- Excerpted passage:
[BEGIN]

Daily Limit: Recap of Elite at St. Lawrence

Edwin Evers dominates the top five things from Day 4 of the Evan Williams Bourbon Bassmaster Elite at St. Lawrence River.

The top five things from Day 4 of the Evan Williams Bourbon Bassmaster Elite at St. Lawrence River.

First Cast

Mark Zona was somewhat amazed with Edwin Evers’ approach to the Evan Williams Bourbon Bassmaster Elite at St. Lawrence River.

The Bassmaster LIVE host calls a number of anglers each night prying them for information. He joked after Day 2 that Evers said exactly nine words in their 20-minute conversation. Widely known as secretive of his juice, Evers opened up a bit Saturday night, laying out his gameplan.

The full moon was Evers’ No. 1 reason to fish this event shallow, Zona discovered, and the other big difference from 2013 related to direction. Opposite to last time here when he finished 25th, Evers opted to head northeast from Waddington, or downriver.

 “This time around, he went right all three days of practice,” Zona said. “The simple reason is he felt there would be too much pressure south. He never went back to a spot he caught them west of our boat ramp. So, the game plan: Follow the moon; fish shallow; and go where there’d be the least traffic.”

That is not the common tack most of the Elite pros take, going against their own history. But it’s probably the main reason Evers won, Zona said.

“Predominately, the majority of anglers go to history of what is well-known, or the fringe of that area,” Zona said. “To go against the grain like that is what separates good from great.”

Evers revealed more with trophy in hand. He said his dawn to dusk practices, 5 a.m. to 10 p.m., weren’t great, but he stuck to the game plan. He plays hard in the outdoors – as evidenced by his mountain biking injury before the event – but works even harder.

“It all came to fruition in practice,” he said, the first to capture two Elite events in succession while joining and elite group of five with 10 B.A.S.S. wins. “I’m humbled. This is amazing.”

He followed by saying that he is not only grateful he can fish for a living, but that he thanks God first and foremost for any successes he has doing it. “I’m really living the dream.”

Two in the well

If Evers wanted to get out of traffic on a beautiful Sunday, he might have had to go to another time zone. Steve Bowman, who directs Bassmaster.com tournament coverage, reported on LIVE via cellphone that Evers was fishing a place called the Parkway, and that it was basically Grand Central Station.

Check out the photo gallery to get a good idea of all the pleasure boats passing within a cast of Evers on Day 4.

Bowman added that he believed Evers’ fish were moving out from beds into deeper water.

“It’s a funnel coming off this big backwater area and evidently, from what he’s seeing, there’s a bunch of smallmouth,” he said.

Yes, certainly enough to win.

Bowman and Zona discussed how rare it is to win one Elite event, let along two in a row. Evers had won BASSfest on Kentucky Lake last month.

[END]

- Exercise task 1: Reproduce the passage of the fishing tournament recap starting with "He followed by" and going on through "enough to win.".

[Spatial reasoning dataset excerpts]
[BEGIN]

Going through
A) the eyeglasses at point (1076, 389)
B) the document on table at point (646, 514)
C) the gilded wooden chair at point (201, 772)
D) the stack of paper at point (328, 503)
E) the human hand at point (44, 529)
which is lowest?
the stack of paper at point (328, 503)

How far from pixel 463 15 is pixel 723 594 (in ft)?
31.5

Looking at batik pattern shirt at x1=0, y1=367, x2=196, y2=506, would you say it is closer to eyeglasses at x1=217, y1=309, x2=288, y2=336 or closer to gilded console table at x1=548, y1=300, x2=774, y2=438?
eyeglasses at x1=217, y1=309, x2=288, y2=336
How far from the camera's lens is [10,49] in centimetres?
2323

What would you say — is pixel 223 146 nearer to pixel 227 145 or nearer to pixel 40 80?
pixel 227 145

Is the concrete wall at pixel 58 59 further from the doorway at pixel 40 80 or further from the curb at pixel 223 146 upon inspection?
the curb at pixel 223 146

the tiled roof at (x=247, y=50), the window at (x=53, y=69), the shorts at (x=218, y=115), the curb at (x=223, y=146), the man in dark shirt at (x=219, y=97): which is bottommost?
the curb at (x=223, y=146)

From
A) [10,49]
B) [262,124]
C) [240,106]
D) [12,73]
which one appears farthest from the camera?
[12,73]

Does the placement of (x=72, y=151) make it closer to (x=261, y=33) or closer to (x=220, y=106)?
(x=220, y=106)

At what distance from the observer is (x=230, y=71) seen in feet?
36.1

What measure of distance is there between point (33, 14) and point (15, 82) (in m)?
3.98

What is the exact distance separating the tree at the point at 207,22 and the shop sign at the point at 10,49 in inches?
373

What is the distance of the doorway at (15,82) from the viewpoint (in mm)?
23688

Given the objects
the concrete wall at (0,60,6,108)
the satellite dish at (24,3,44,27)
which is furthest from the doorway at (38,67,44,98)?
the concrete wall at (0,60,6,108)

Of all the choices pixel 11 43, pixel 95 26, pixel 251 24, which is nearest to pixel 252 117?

[END]

- Exercise task 2: Please rewrite the records starting with the line that contains "Given the objects" and going on through the end of the records, with "satellite dish" changed to "water tank" and nothing else altered. Return only those lines.

- Output 1:
He followed by saying that he is not only grateful he can fish for a living, but that he thanks God first and foremost for any successes he has doing it. “I’m really living the dream.”

Two in the well

If Evers wanted to get out of traffic on a beautiful Sunday, he might have had to go to another time zone. Steve Bowman, who directs Bassmaster.com tournament coverage, reported on LIVE via cellphone that Evers was fishing a place called the Parkway, and that it was basically Grand Central Station.

Check out the photo gallery to get a good idea of all the pleasure boats passing within a cast of Evers on Day 4.

Bowman added that he believed Evers’ fish were moving out from beds into deeper water.

“It’s a funnel coming off this big backwater area and evidently, from what he’s seeing, there’s a bunch of smallmouth,” he said.

Yes, certainly enough to win.

- Output 2:
Given the objects
the concrete wall at (0,60,6,108)
the water tank at (24,3,44,27)
which is furthest from the doorway at (38,67,44,98)?
the concrete wall at (0,60,6,108)

Of all the choices pixel 11 43, pixel 95 26, pixel 251 24, which is nearest to pixel 252 117?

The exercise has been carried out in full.